Suspendieron ellos de nuevo le batalla; mas como tampoco vieran a nadie, pronto la reanudaron y él les repitió por tercera vez - ¡Dios sea con vosotros! - y pensó: «He de averiguar lo que les pasa». Dirigióse, pues, a los combatientes y les preguntó por qué se peleaban. Respondió uno de ellos que había encontrado un bastón, un golpe del cual bastaba para abrir cualquier puerta; el otro dijo que había encontrado una capa que volvía invisible al que se cubría con ella; en cuanto al tercero, había capturado un caballo capaz de andar por todos los terrenos, e incluso de trepar a la montaña de cristal. El desacuerdo consistía en que no sabían si guardar las tres cosas en comunidad o quedarse con una cada uno. Dijo entonces el hombre: - Yo os cambiaré las tres cosas. Dinero no tengo, pero sí otros objetos que valen más. Pero antes tengo que probarlas para saber si me habéis dicho la verdad.

Los otros le dejaron montar el caballo, le colgaron la capa de los hombros y le pusieron en la mano el bastón; y, una vez lo tuvo todo, desapareció de su vista.
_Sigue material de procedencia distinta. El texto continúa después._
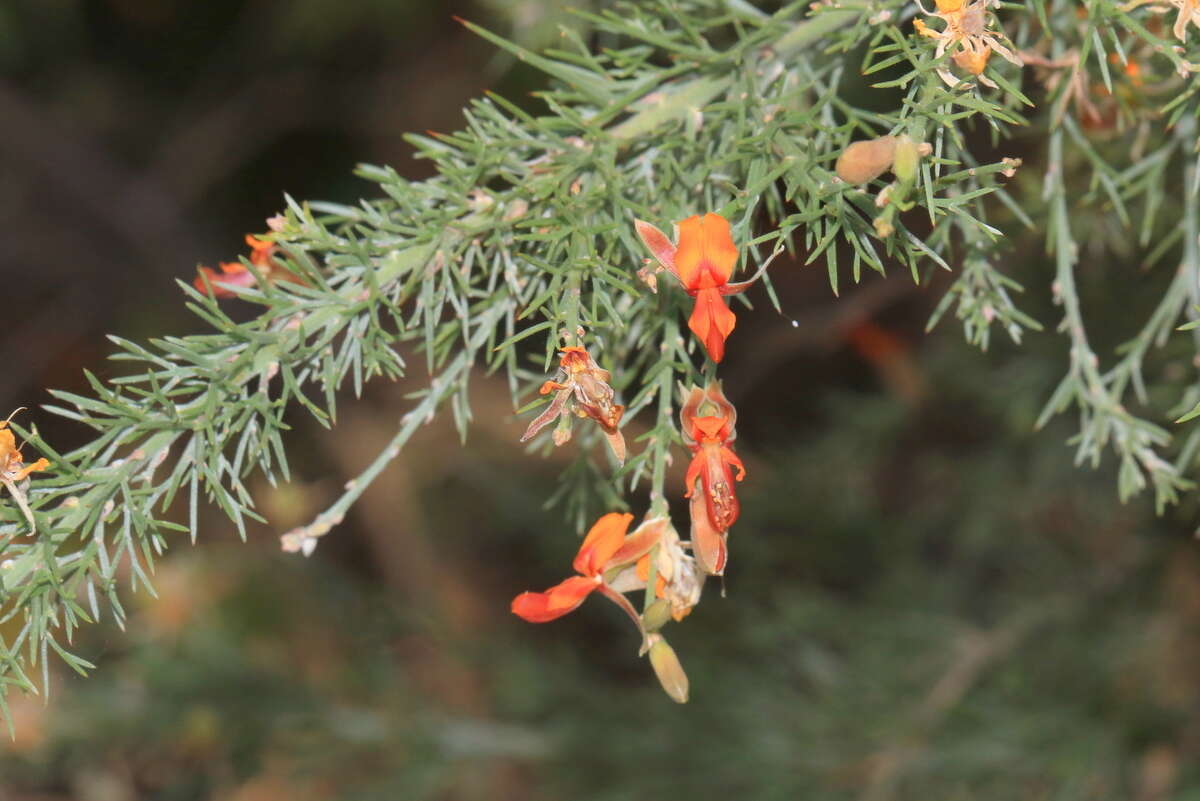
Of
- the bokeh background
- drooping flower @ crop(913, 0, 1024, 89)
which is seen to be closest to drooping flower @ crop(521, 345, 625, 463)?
drooping flower @ crop(913, 0, 1024, 89)

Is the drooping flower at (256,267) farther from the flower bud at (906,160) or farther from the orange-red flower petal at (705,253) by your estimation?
the flower bud at (906,160)

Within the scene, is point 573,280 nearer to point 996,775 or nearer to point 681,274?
point 681,274


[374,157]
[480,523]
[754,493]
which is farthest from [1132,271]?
[374,157]

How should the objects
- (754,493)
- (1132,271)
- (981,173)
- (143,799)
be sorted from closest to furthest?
(981,173) < (1132,271) < (754,493) < (143,799)

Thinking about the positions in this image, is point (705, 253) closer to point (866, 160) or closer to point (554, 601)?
point (866, 160)

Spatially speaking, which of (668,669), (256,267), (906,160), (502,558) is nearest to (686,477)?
(668,669)

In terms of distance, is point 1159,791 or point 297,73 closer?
point 1159,791

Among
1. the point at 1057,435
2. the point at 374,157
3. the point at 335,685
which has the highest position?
the point at 374,157

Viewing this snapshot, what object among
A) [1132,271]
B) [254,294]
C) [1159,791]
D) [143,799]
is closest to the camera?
[254,294]
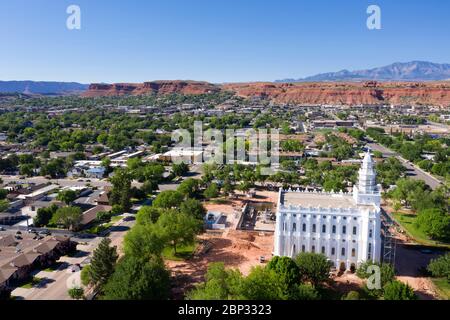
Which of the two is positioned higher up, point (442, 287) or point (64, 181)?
point (64, 181)

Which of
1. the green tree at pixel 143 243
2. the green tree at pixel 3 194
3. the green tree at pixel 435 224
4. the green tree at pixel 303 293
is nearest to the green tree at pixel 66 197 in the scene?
the green tree at pixel 3 194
Empezó entonces a repartir bastonazos, gritando: - ¡Haraganes, ahí tenéis vuestro merecido! ¿Estáis satisfechos?
Subió luego a la cima de la montaña de cristal y, al llegar a la puerta del castillo, encontróla cerrada. Golpeóla con el bastón, y la puerta se abrió inmediatamente. Entró y subió las escaleras hasta lo alto; en el salón estaba la princesa, con una copa de oro, llena de vino, ante ella. Pero no podía verlo, pues él llevaba la capa puesta. Al estar delante de la doncella, quitóse la sortija que ella le pusiera en el dedo y la dejó caer en la copa; al chocar con el fondo, produjo un sonido argentino. Exclamó la princesa entonces: - Éste es mi anillo; por tanto, el hombre que ha de redimirme debe de estar aquí.

Buscáronlo por todo el castillo, mas no dieron con él. Había vuelto a salir, montado en su caballo, y se había quitado la capa. Cuando las gentes del palacio llegaron a la puerta, lo vieron y prorrumpieron en gritos de alegría. El hombre se apeó y cogió del brazo a la princesa, la cual lo besó, diciéndole: - ¡Ahora sí que me has desencantado! ¡Mañana celebraremos nuestra boda!